Multiplication: A naive approach is to use addition to handle multiplication. But if both inputs are big, then the algorithm is very slow.
A better approach is to handle a single digit multiplication using addition, then shift the multiplicand by 1 (which is equivalent to x10) and handle the next digit multiplication.
For example, if the two inputs are 12345 and 57, we treat the multiplication as 12345 x 7 + 123450 x 5, then each of the two multiplications can be handled using additions. In this way, the number of additions needed are reduced to the sum of all digits of the multiplier.

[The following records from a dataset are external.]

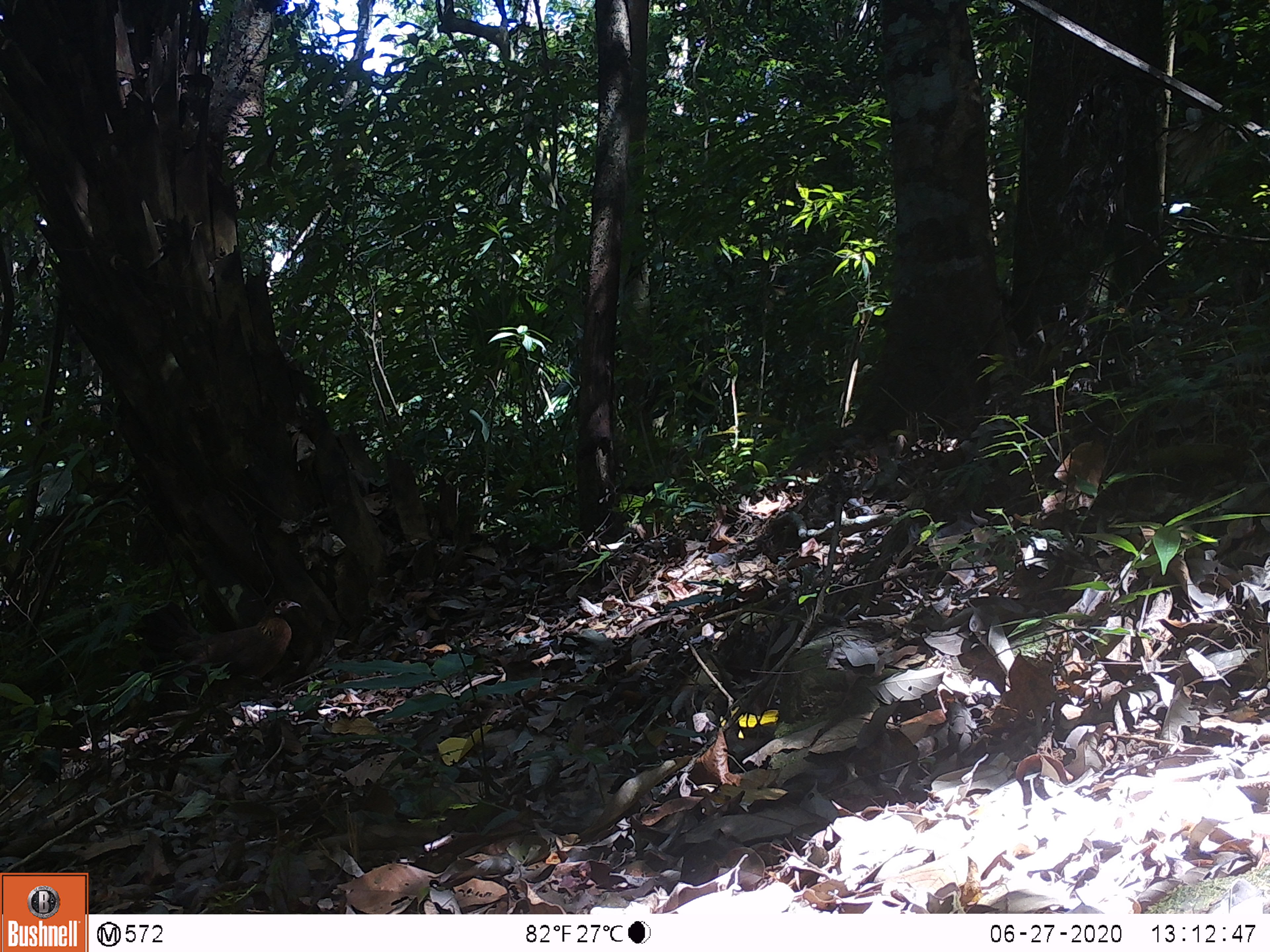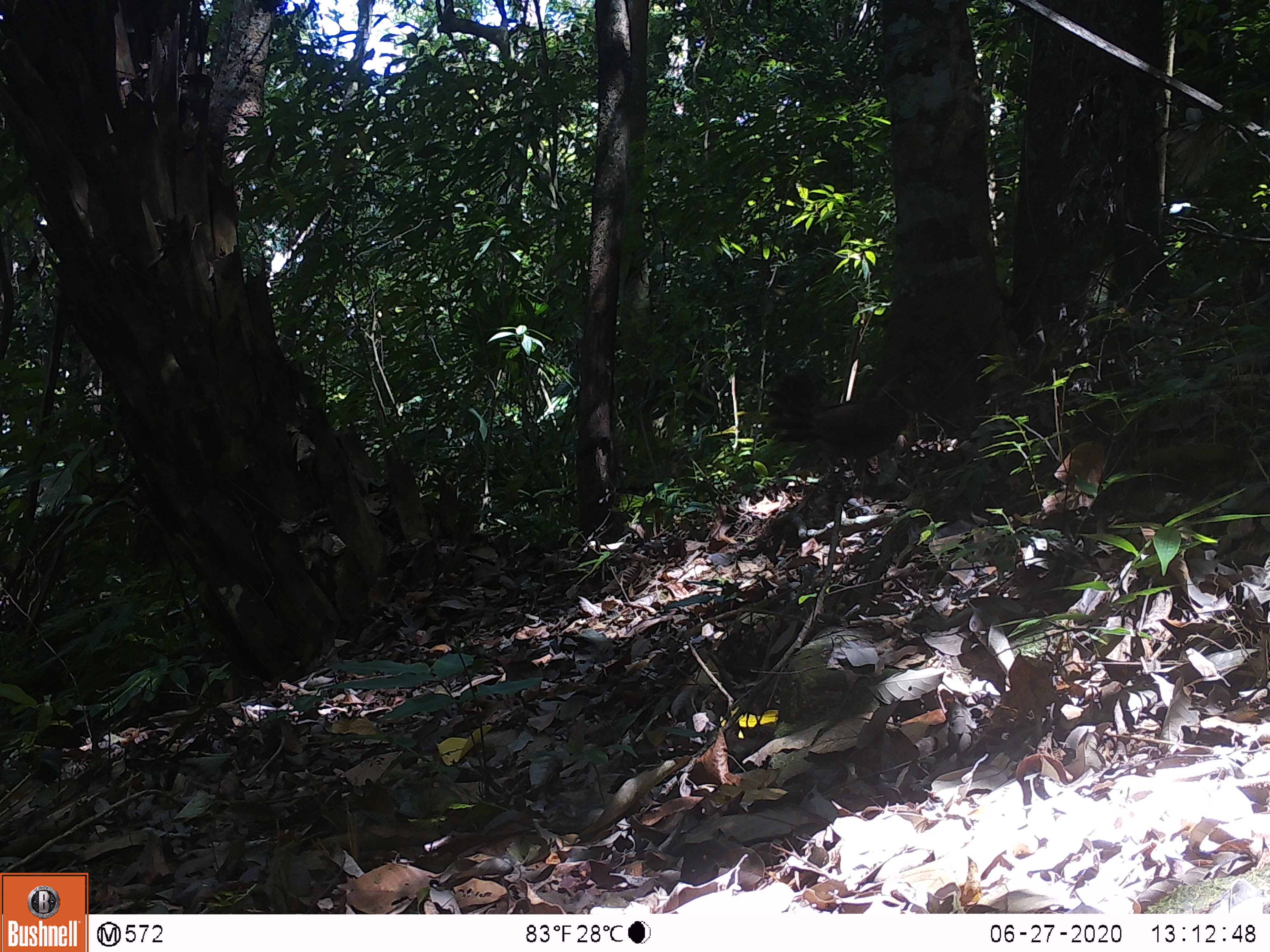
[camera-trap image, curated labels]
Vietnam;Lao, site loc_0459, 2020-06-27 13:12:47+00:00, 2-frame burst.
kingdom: Animalia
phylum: Chordata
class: Aves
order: Galliformes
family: Phasianidae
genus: Gallus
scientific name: Gallus gallus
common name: red junglefowl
Red junglefowl (Gallus gallus). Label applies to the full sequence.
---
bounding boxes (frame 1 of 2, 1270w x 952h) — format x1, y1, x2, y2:
red junglefowl: 132, 598, 301, 701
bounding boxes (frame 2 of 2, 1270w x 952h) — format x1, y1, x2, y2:
red junglefowl: 762, 368, 926, 487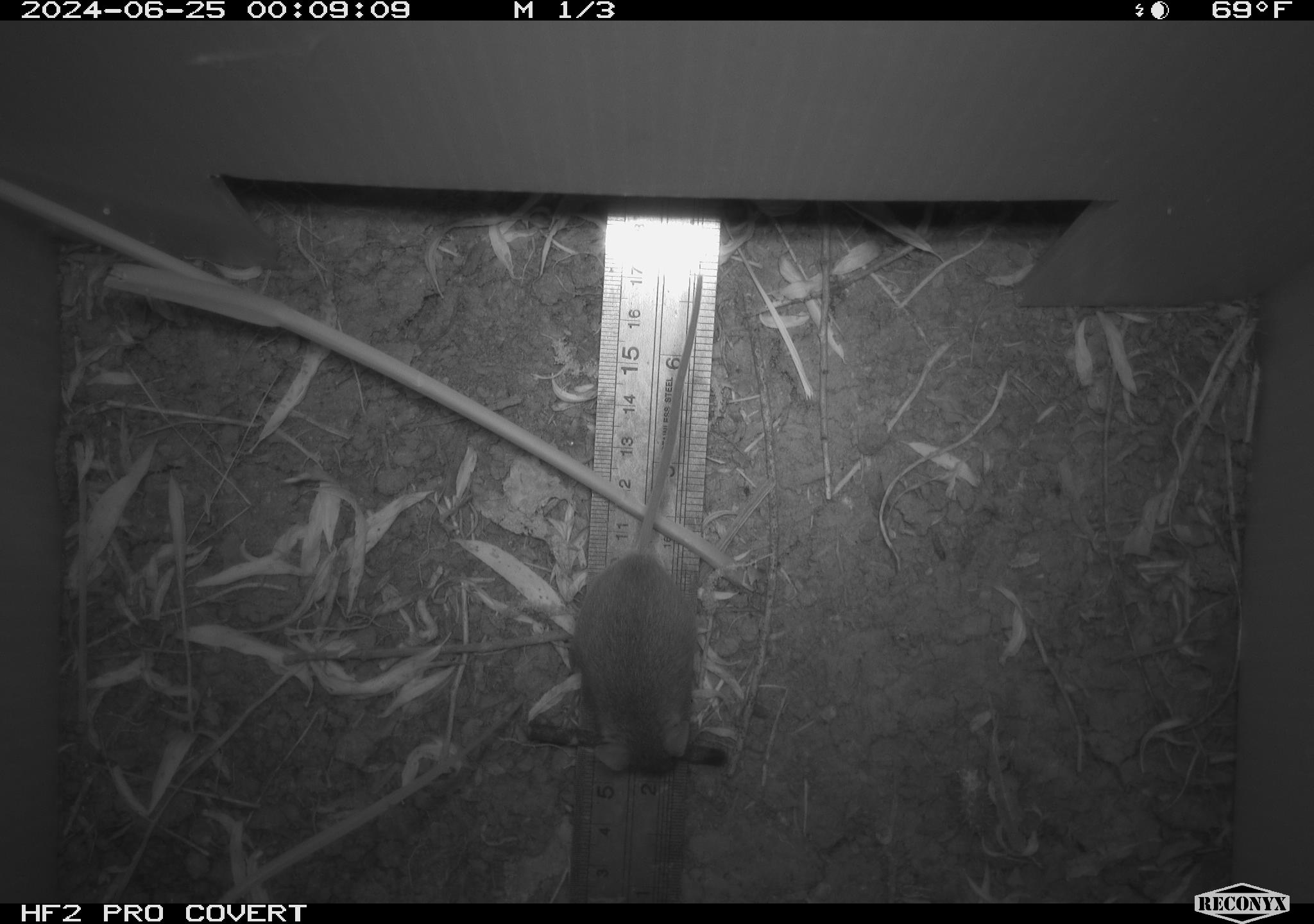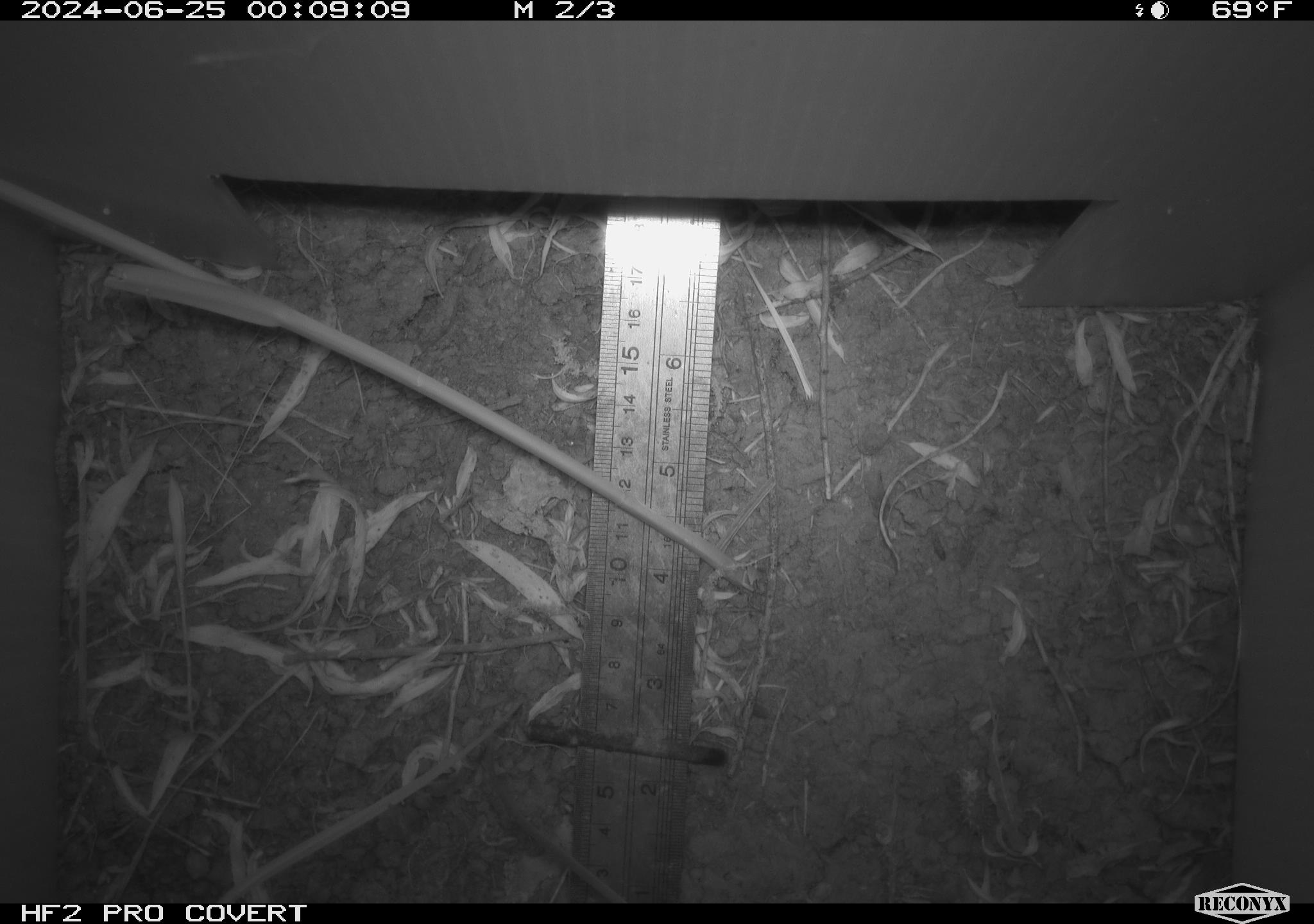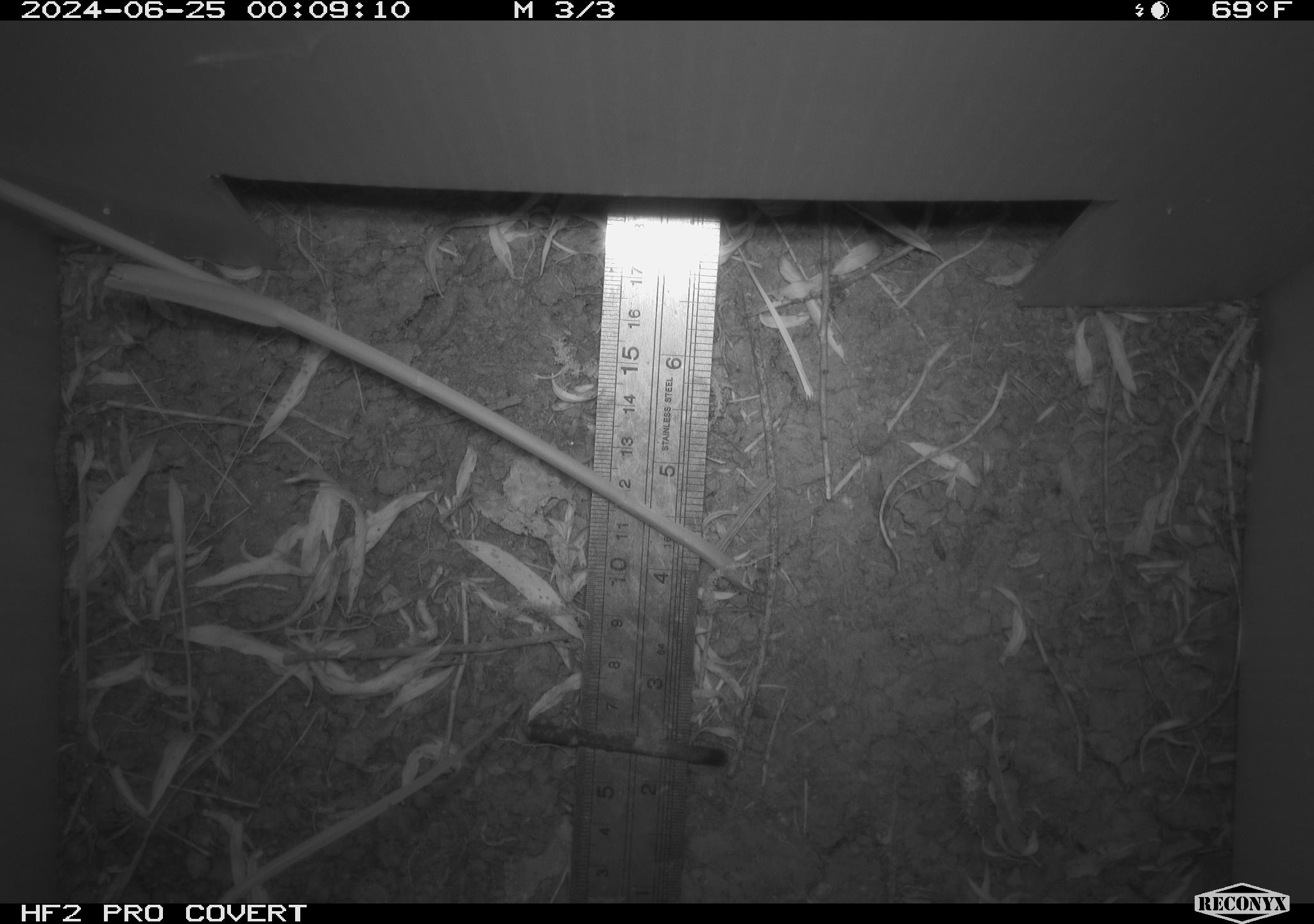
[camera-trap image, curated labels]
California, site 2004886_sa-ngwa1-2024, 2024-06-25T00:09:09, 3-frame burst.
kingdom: Animalia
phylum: Chordata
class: Mammalia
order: Rodentia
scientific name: Rodentia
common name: mouse species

Division: Again the naive approach is to use subtraction. A better alternative is trying to subtract the divisor from part of the dividend from right to left. For example, to compute 234 / 11, we start by computing 23 / 11 using subtraction. The quotient is 2 and the remainder is 1. We then compute (1*10 + 4) / 11 using subtraction, the quotient will be 1. So the result is 21.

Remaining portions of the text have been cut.